Crise no Congresso: Caso Banco Master Eleva Pressão sobre o Ministro Alexandre de Moraes
O caso Banco Master colocou o ministro do Supremo Tribunal Federal (STF), Alexandre de Moraes, no centro de um debate político e jurídico que ganhou força no Congresso Nacional, reacendendo críticas sobre a conduta de magistrados e possíveis conflitos de interesse.
No foco da controvérsia está o contrato milionário firmado entre o Banco Master — liquidado pelo Banco Central em meio a suspeitas de fraude bilionária — e o escritório de advocacia da família de Viviane Barci de Moraes, esposa do ministro. O acordo previa uma remuneração de 3,6 milhões de reais por mês, podendo chegar a 129 milhões de reais ao longo de três anos, para atuação junto ao Banco Central, à Receita Federal e ao Congresso Nacional.
A existência do contrato foi confirmada por registros documentais apurados durante a Operação Compliance Zero, da Polícia Federal, que investiga irregularidades no banco. No entanto, há debate sobre a natureza e a legitimidade da atuação do escritório, além de questionamentos sobre a proximidade dessa relação com o papel institucional de Moraes.

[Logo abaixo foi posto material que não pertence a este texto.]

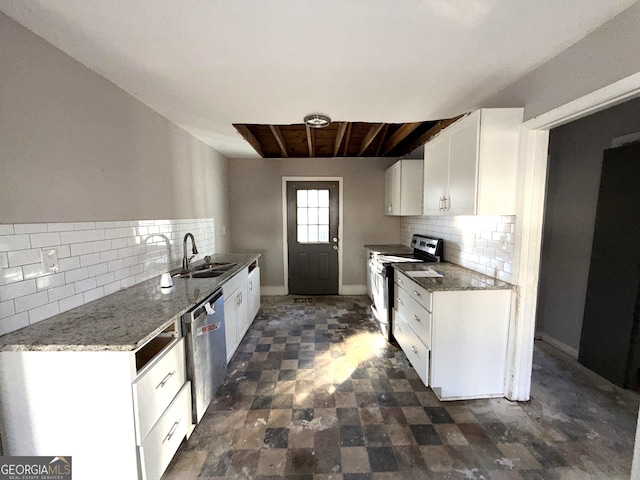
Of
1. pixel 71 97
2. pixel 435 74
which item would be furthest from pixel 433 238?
pixel 71 97

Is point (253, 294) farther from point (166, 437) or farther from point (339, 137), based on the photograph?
point (339, 137)

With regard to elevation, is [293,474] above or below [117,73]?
below

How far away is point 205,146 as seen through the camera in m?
3.34

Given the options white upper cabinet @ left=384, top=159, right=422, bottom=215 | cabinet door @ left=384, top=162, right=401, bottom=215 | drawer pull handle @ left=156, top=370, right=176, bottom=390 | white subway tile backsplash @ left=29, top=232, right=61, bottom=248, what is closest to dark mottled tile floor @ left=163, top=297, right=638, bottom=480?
drawer pull handle @ left=156, top=370, right=176, bottom=390

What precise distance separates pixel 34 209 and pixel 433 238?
132 inches

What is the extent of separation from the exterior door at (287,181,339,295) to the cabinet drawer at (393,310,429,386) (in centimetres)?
188

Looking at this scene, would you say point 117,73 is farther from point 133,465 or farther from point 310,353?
point 310,353

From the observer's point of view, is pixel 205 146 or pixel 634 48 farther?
pixel 205 146

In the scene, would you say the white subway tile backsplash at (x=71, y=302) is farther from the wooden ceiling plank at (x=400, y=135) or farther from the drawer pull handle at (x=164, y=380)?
the wooden ceiling plank at (x=400, y=135)

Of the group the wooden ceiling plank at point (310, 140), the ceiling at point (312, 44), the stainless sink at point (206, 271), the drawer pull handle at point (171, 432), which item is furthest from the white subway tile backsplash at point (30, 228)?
the wooden ceiling plank at point (310, 140)

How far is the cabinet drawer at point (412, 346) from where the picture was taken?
2.00 meters

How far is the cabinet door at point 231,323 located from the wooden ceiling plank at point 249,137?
5.67 feet

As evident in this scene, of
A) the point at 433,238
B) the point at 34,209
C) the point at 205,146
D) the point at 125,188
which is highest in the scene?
the point at 205,146

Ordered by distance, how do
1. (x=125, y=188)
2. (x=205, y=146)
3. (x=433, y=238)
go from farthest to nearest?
(x=205, y=146) < (x=433, y=238) < (x=125, y=188)
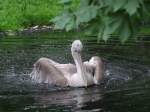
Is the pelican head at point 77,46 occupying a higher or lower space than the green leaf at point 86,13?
higher

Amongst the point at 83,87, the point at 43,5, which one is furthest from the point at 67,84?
the point at 43,5

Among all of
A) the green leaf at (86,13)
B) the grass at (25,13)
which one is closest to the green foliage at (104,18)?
the green leaf at (86,13)

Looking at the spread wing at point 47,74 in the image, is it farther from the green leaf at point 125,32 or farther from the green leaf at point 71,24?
the green leaf at point 125,32

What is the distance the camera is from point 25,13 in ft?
109

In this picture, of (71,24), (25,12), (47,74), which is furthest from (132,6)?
(25,12)

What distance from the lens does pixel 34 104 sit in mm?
11398

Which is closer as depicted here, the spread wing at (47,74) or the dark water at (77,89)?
the dark water at (77,89)

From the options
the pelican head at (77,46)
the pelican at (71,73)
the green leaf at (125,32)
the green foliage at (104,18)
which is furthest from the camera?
the pelican head at (77,46)

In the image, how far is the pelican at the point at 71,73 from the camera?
1415 centimetres

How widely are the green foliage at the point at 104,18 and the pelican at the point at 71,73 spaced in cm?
979

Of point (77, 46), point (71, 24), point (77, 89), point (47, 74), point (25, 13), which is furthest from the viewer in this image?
point (25, 13)

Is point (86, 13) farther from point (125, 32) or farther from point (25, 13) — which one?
point (25, 13)

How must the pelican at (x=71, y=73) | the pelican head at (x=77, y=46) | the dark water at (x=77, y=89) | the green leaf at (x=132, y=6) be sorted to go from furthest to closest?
the pelican head at (x=77, y=46), the pelican at (x=71, y=73), the dark water at (x=77, y=89), the green leaf at (x=132, y=6)

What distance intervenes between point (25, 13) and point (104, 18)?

Contatos Diretos e Suspeitas de Interferência
A situação se intensificou com informações que sugerem contatos entre o ministro e o presidente do Banco Central em um momento crítico da crise do banco. Segundo relatos, Moraes teria feito tentativas de interlocução com a autoridade do BC sobre o destino da instituição e a possibilidade de sua venda ao Banco de Brasília (BRB), fato interpretado por opositores como um possível uso indevido de influência. O ministro, no entanto, nega qualquer intervenção a favor do Banco Master ou da operação de venda, afirmando que as conversas com o Banco Central se limitaram a temas jurídicos, como os efeitos da aplicação da Lei Magnitsky.
Reações no Congresso: CPMI e Impeachment
Em resposta às revelações, parlamentares da oposição reuniram assinaturas para criar uma Comissão Parlamentar Mista de Inquérito (CPMI) com o objetivo de investigar o caso Banco Master e eventuais vínculos político-institucionais, incluindo o papel de Moraes. Até o fim de dezembro, o requerimento havia alcançado o número mínimo de apoios de deputados e senadores para ser protocolado no retorno dos trabalhos legislativos.
Ao mesmo tempo, lideranças oposicionistas anunciaram a apresentação de um novo pedido de impeachment contra o ministro no Senado, argumentando que os fatos relacionados ao contrato e aos contatos com o Banco Central justificam uma apuração mais ampla.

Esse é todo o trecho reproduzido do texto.